What do international standards, several best practices and a multitude of frameworks over risk management have in common? Certainly, their aim and objectives. But a little less obvious is their approach. They intend for us to be systematic, disciplined, meticulous, orderly, comprehensive, end to end and wholesome in our approach to getting the desired results. But do we really understand what this means?
Is it the randomness of our intellectual ability that was feared to undermine any risk management approach that requirements for being systematic and detail oriented were spelt out? Could have been so if the standards, best practices and frameworks were not intellectual property to begin with!
Or was it the intellectual prowess of a few individuals involved in developing standards, the best practices and frameworks intended to be a guiding light for the profession so that those others practicing it do not have to think deeply and just apply.
Certainly, one would argue that it is about the conduct of the process that’s the subject of efforts we see in these standards, best practices and frameworks. And the conduct of the process needed to be guided to accomplish the desired objectives of risk management.
Let’s first be clear about the objectives of risk management. It’s not managing the risk, because that’s only the means to an end. The end is fulfillment of the entity’s objectives and even identification and adoption of new objectives that become known as upside risks while managing the risks.
So, what is more significant, the objectives or the conduct? Certainly, means and end both matter and sometimes the means might matter more simply because through these we can be sure about the fulfilment of objectives or more so when it is the means that define the objectives.
But would the means still matter if the entity ends up losing its objectives? If a well-thought out and an equally well-laid out risk management process fails to accomplish the objectives, would the approach of the process still be important? Well, yes it will be, for the sole purpose of evaluating what went wrong and most likely this evaluation will end in stretching the already detailed process a bit further!
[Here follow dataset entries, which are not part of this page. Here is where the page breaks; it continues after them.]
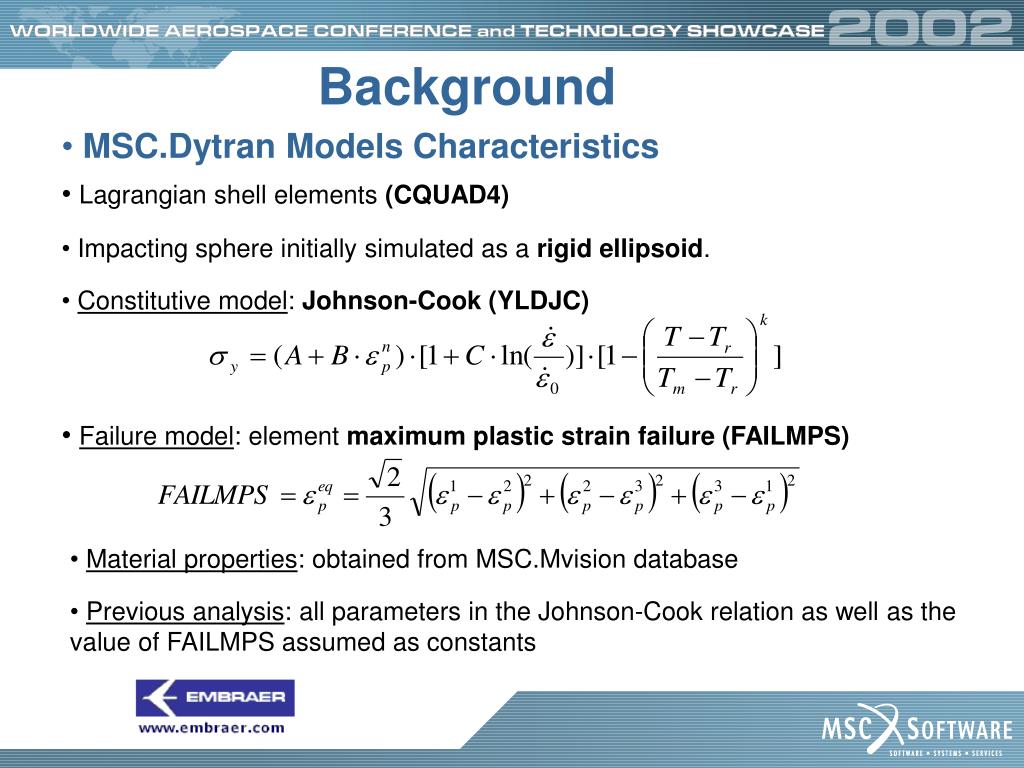 WORLDWIDE AEROSPACE CONFERENCE and TECHNOLOGY SHOWCASE 2002

Background

• MSC.Dytran Models Characteristics

• Lagrangian shell elements (CQUAD4)

• Impacting sphere initially simulated as a rigid ellipsoid.

• Constitutive model: Johnson-Cook (YLDJC)

$\sigma_y = (A + B \cdot \varepsilon_p^n) \cdot [1 + C \cdot \ln(\frac{\dot{\varepsilon}}{\dot{\varepsilon}_0})] \cdot [1 - \left(\frac{T - T_r}{T_m - T_r}\right)^k]$

• Failure model: element maximum plastic strain failure (FAILMPS)

$FAILMPS = \varepsilon_p^{eq} = \frac{\sqrt{2}}{3}\sqrt{\left(\varepsilon_p^1 - \varepsilon_p^2\right)^2 + \left(\varepsilon_p^2 - \varepsilon_p^3\right)^2 + \left(\varepsilon_p^3 - \varepsilon_p^1\right)^2}$

• Material properties: obtained from MSC.Mvision database

• Previous analysis: all parameters in the Johnson-Cook relation as well as the value of FAILMPS assumed as constants

EMBRAER
www.embraer.com

MSC SOFTWARE
SOFTWARE • SYSTEMS • SERVICES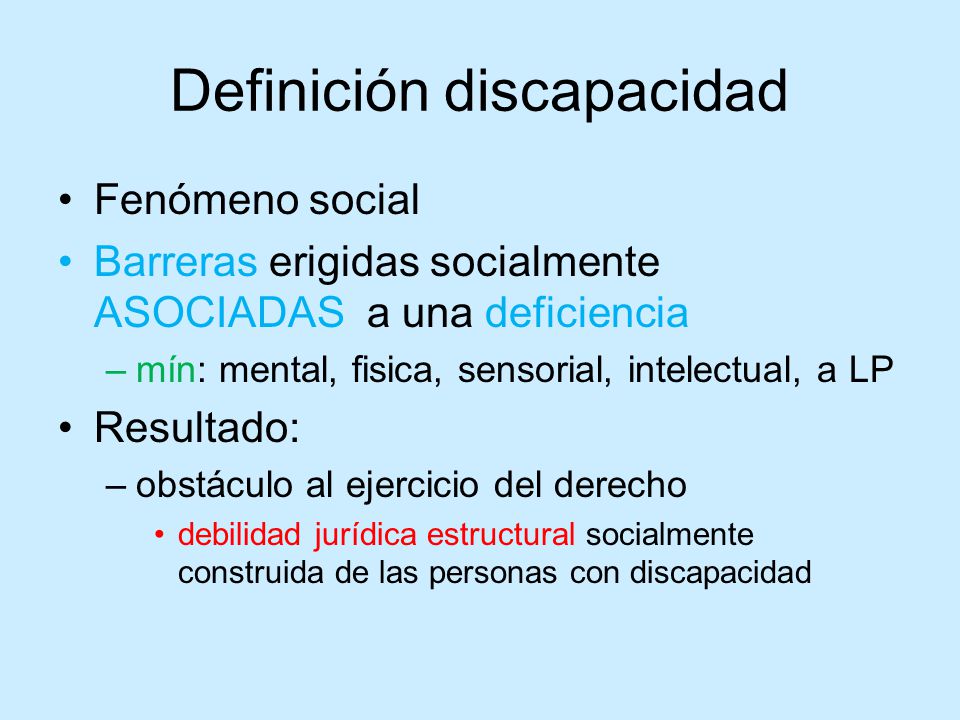 Definición discapacidad

• Fenómeno social
• Barreras erigidas socialmente ASOCIADAS a una deficiencia
– mín: mental, fisica, sensorial, intelectual, a LP
• Resultado:
– obstáculo al ejercicio del derecho
• debilidad jurídica estructural socialmente construida de las personas con discapacidad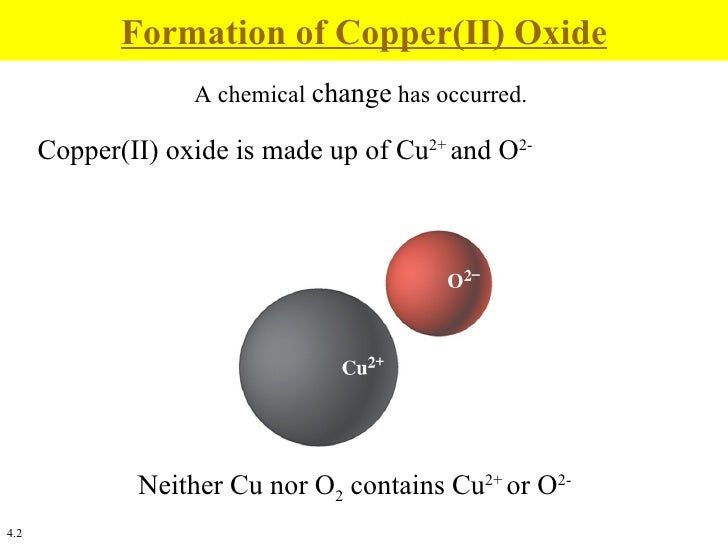 Formation of Copper(II) Oxide

A chemical change has occurred.

Copper(II) oxide is made up of $Cu^{2+}$ and $O^{2-}$

$O^{2-}$

$Cu^{2+}$

Neither Cu nor $O_2$ contains $Cu^{2+}$ or $O^{2-}$

4.2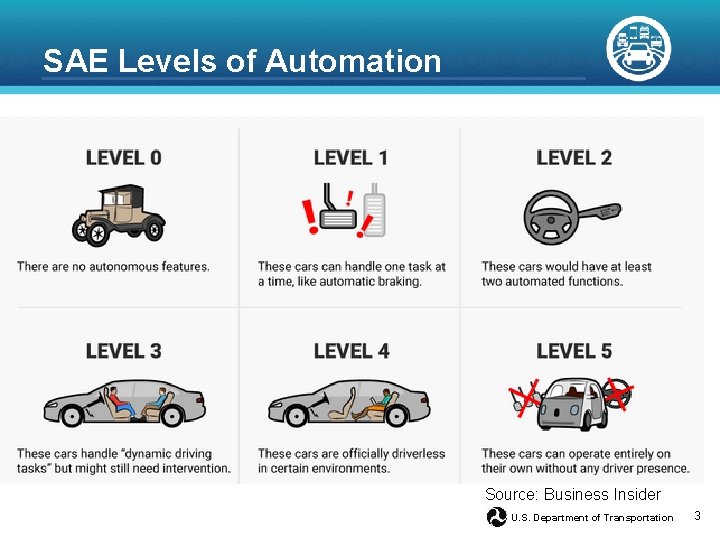 SAE Levels of Automation

LEVEL 0

There are no autonomous features.

LEVEL 1

These cars can handle one task at a time, like automatic braking.

LEVEL 2

These cars would have at least two automated functions.

LEVEL 3

These cars handle "dynamic driving tasks" but might still need intervention.

LEVEL 4

These cars are officially driverless in certain environments.

LEVEL 5

These cars can operate entirely on their own without any driver presence.

Source: Business Insider

U.S. Department of Transportation

3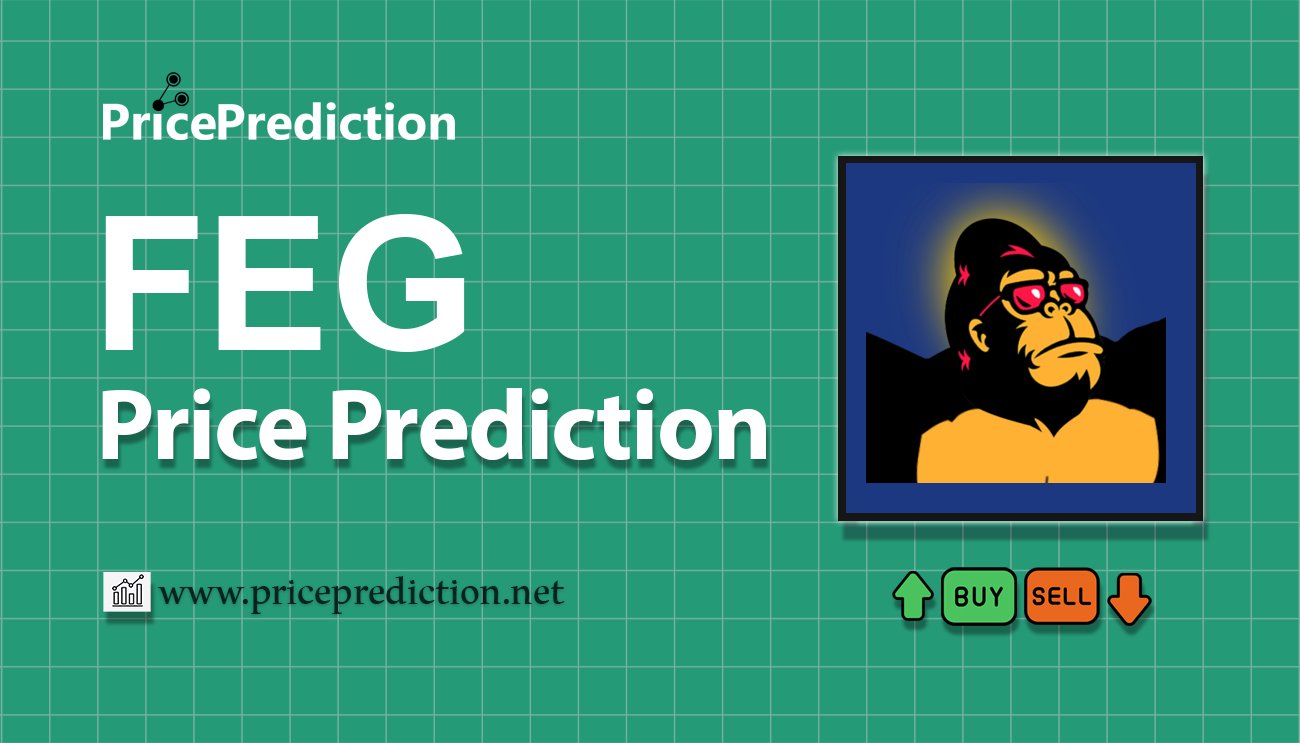 PricePrediction

FEG

Price Prediction

www.priceprediction.net

BUY SELL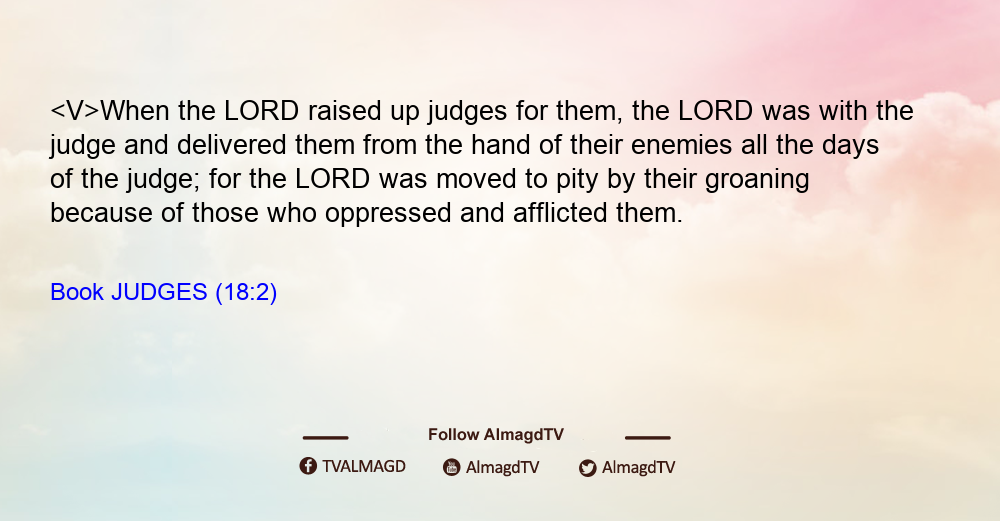 <V>When the LORD raised up judges for them, the LORD was with the judge and delivered them from the hand of their enemies all the days of the judge; for the LORD was moved to pity by their groaning because of those who oppressed and afflicted them.

Book JUDGES (18:2)

Follow AlmagdTV

TVALMAGD AlmagdTV AlmagdTV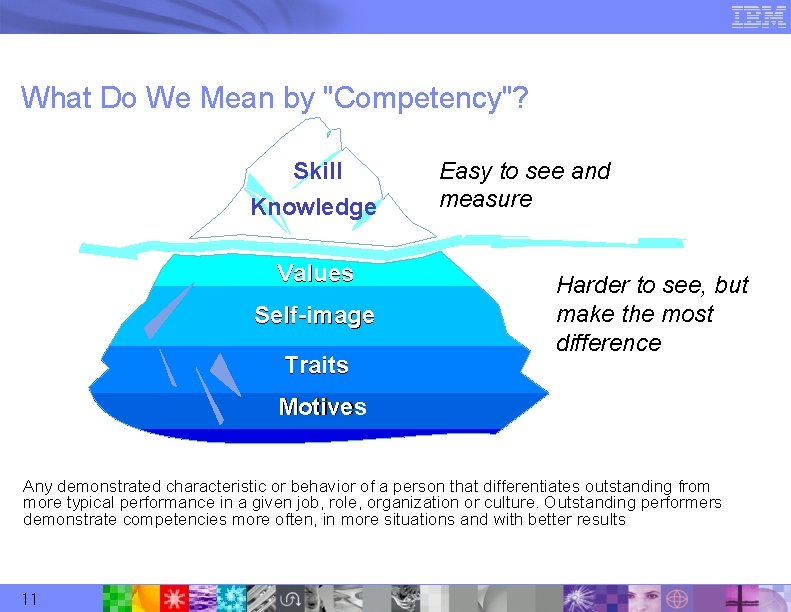 IBM

What Do We Mean by "Competency"?

Skill
Knowledge

Easy to see and measure

Values
Self-image
Traits
Motives

Harder to see, but make the most difference

Any demonstrated characteristic or behavior of a person that differentiates outstanding from more typical performance in a given job, role, organization or culture. Outstanding performers demonstrate competencies more often, in more situations and with better results

11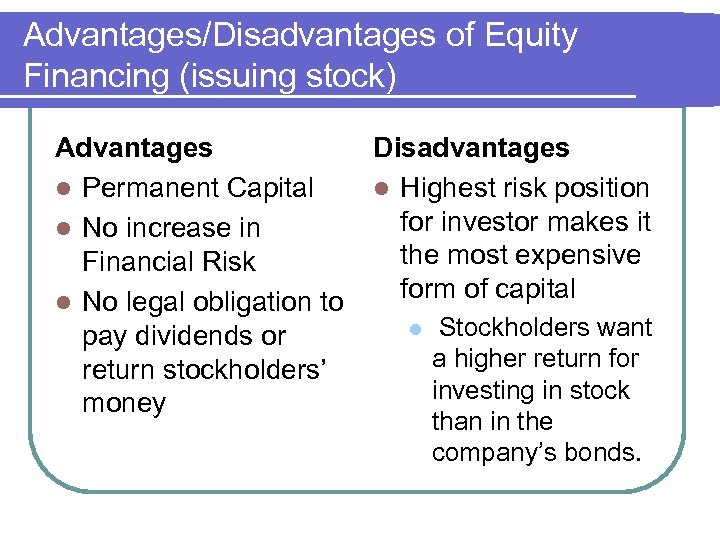 Advantages/Disadvantages of Equity Financing (issuing stock)

Advantages
- Permanent Capital
- No increase in Financial Risk
- No legal obligation to pay dividends or return stockholders' money

Disadvantages
- Highest risk position for investor makes it the most expensive form of capital
  - Stockholders want a higher return for investing in stock than in the company's bonds.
Thus, is the risk management process conduct such a significant issue that requires a multiverse of approaches, such that one could easily get bogged down in these rather than the objectives of process one aims to accomplish?
It is and it is not! Let’s then come to terms with the conundrum.
It is significant,
- to the extent of being detailed enough to provide assurance that all activities underlying the process have been undertaken.
- To the extent of being complete such that all relevant risks emanating at all processes and hierarchical levels have been covered.
- To the extent of being accurate so that all assessments of significance and insignificance have been correctly assigned.
- To the extent of being objective so that the process could be easily traced to a formally adapted methodology.
- To the extent of being robust to enable the entity to absorb shocks that remain within the risk capacity and tolerance should a risk materialize.
It is not significant,
- When it is so detailed that it requires inclusion of even those activities that do not contribute to the process being examined.
- When it documents even those risks that are not relevant to the process or are recorded as separate risks when in fact they represent failure of controls for already documented risks.
- When it even quantifies risks that are qualitative in nature and when assessments are strictly mapped to the pre-defined heat maps without incorporating the margin of change.
- When it only emphasizes upon the mathematically determined and not regularly reviewing and tweaking the underlying assumptions, estimations and judgements as well.
- When only the process is being emphasized upon without correlating it with its objectives.
- When the risk capacity and tolerance thresholds remain static.
- When only downside risks / negative risks are considered.
So how do we go on having a risk management process for the entity which is as pivotal as the objectives it aims to achieve? By reviewing if the process is working as designed and as desired!
How do we do that? Have faith in internal auditors. The work that they can do in this regard will inconclusively include the following:
- Testing the process by allowing risks to materialize and checking if controls execute mitigating their effects.
- Evaluating if the entity’s targets and objectives are being consistently achieved.
- Checking if the process adjusts or is timely adjusted for changes in the objectives and the entity’s operating environment.
- Assessing if the process is all pre-defined and automated or if it also allows intervention by human intellect and foresight.
- Determining if the process is regularly self-assessed by custodians by going back to its base sketch and retesting the continued validity of core inputs and variables.
- Identifying if the process leads to identification of previously unknown objectives and growth avenues.
Put simply, the risk needs to be managed and not just seen to be managed. The risk management process need not be designed in a manner that highlights the process rather than what the process accomplishes. More importantly, it should not be laid out in a way that gives an illusion of risk being managed and not being actually managed.
And what constitutes the actual management of risk?
For starters, it is about staying afloat, the entity’s sustainability in times of turbulent operating environment. Growth follows sustainability and it is surely Governance, Risk Management and Controls that lead to growth after securing sustainability with internal audit championing the cause!
Remember the risk management process ought not always be about the bigger picture; it is mostly about the one clear picture! Let’s not lose sight of the objectives by being consumed in the process.